ミュージカル『モーツアルト!』は日本で2002年に初演されて以来、2年半ぶりに日本で再演されている。
2005年6月は大阪梅田芸術劇場で、7月、8月は東京帝国劇場で、10月は名古屋中日劇場、11月は博多座と予定されている。

主役モーツアルトに井上芳雄と中川晃教のダブルキャスト
その妻コンスタンツェは松たか子が抜けて、西田ひかるに加えて木村佳乃が初挑戦、名古屋と九州は大塚ちひろが決まっている。
また、男爵夫人には久世星佳に加えて今年から香寿たつき、名古屋と博多が一路真輝で、その他の主要キャストは初演と変わりなし。

では、私が拝見した帝国劇場再演の感想を述べたいと思います。

井上芳雄モーツアルトについて。
その成長振りは素晴らしいもので、しきりに汗を飛ばして、全身から水を絞り出しているかのような熱演振りだ!全身全霊成りきり度100パーセント、いや、120パーセント位の感じで頑張っている。
あれだけ、持てる力を惜しげもなくお客さんにサービスすると、元気を沢山貰って帰れる気がする。本人はサービスと言うよりも自分自身に挑戦しているのだとも思う。
最初は力み過ぎかも?あんまり、頑張り過ぎて喉を痛めやしないかなぁ〜と思ったけど、後半になって、もう1度観ると、全然大丈夫!動きや表情など、役者としての力も立派についてきたし、大したものだ!
今回の長い髪型も似合い、外見的にもいい。モーツアルトの天才的な部分はアマディウスの子役によって表現されているが、普通の若者としての純粋な面、天才が故に内面的な葛藤や苦痛などを井上君は上手く表わしていた。
結局、中川モーツアルトは観なかったので、あしからず…。

モーツアルトの成長の妨げとなるコロレド大司教さまには、ビッグな俳優山口祐一郎さん
歌が素晴らしいのは言うまでも無い。初演に感じたコロレド司教に対する憎々しさが抜けて、貫禄と立派な歌いっぷりに加え、ユーモアと親しみさえ感じられた。トイレの場面は観客を笑わせてくれる。

レオポルト・モーツアルトの市村正親も演技や歌が安定して上手く、頑固で哀れな父親役をしっかりと演じていた。

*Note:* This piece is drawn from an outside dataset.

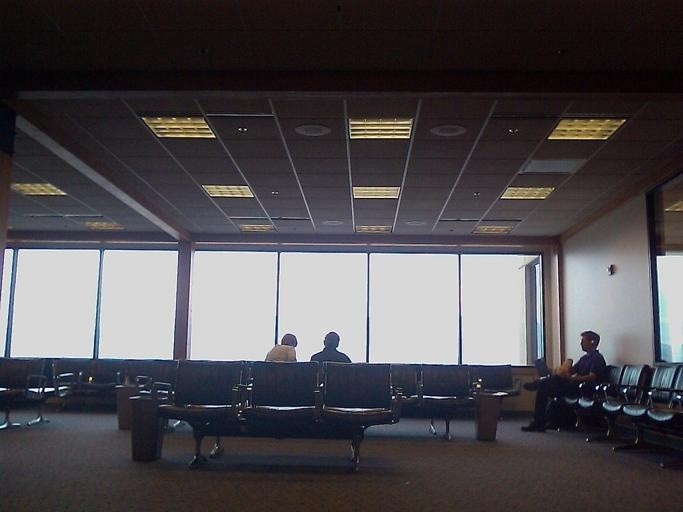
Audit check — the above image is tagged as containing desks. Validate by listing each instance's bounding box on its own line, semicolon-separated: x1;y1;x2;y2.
114;383;146;430
129;395;169;461
475;391;510;442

コンスタンツェ役の西田ひかるは、すっかり慣れて、その落ち着きと上手さに感心させられた。『ダンスはやめられない』のなめらかな歌いっぷりが大変良かった!初演の松たか子も押し出しが強くて良かったけれど、雰囲気的に似ている木村佳乃のコンスタンツェは歌が弱い。けれど、インパクトを強くして歌い込めばきっと良くなるかもしれない。外見的には知的な美人で衣装もよく似合い、可愛らしさや賢さなども出ていたし、役者としては上手いと思う。井上モーツアルトとも良く似合っていた。

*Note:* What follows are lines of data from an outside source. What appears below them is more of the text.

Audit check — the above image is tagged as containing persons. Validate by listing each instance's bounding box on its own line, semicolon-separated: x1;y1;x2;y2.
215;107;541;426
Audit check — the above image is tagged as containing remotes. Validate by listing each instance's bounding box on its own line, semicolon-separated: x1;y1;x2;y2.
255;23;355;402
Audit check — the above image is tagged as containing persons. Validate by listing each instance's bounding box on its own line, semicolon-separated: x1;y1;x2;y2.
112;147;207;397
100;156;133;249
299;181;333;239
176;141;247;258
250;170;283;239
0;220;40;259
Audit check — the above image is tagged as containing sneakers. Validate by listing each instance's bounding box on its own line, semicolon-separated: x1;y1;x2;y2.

男爵夫人の香寿たつきは、元宝塚男役から大変身しており、美しさに目を見張るようだった。元々歌には定評があるので、難なくこなしていたが、気高さと言うよりも、青や黄色の華麗なドレスとアクセサリーが宝塚的でつい見入ってしまった。一方、初演からの久世星加は安定した危なげの無い歌いっぷりと貫禄があった。

姉のネンネール・モーツアルトは初演から高橋由美子さん。歌が良くなり、人の良い姉と言うか弟思いで、薄幸な人の雰囲気が板についてきた。

満員の帝劇カーテンコールでは、鳴り止まない拍手に応えて、井上君が子役のアマデウスを背負いカーテン前を行ったり来たりと、さらなるお辞儀の大サービス。明るい好青年で爽やかな笑顔が良かった!
期待が持てるので、是非ともよりビッグなミュージカル俳優になって欲しいものだ。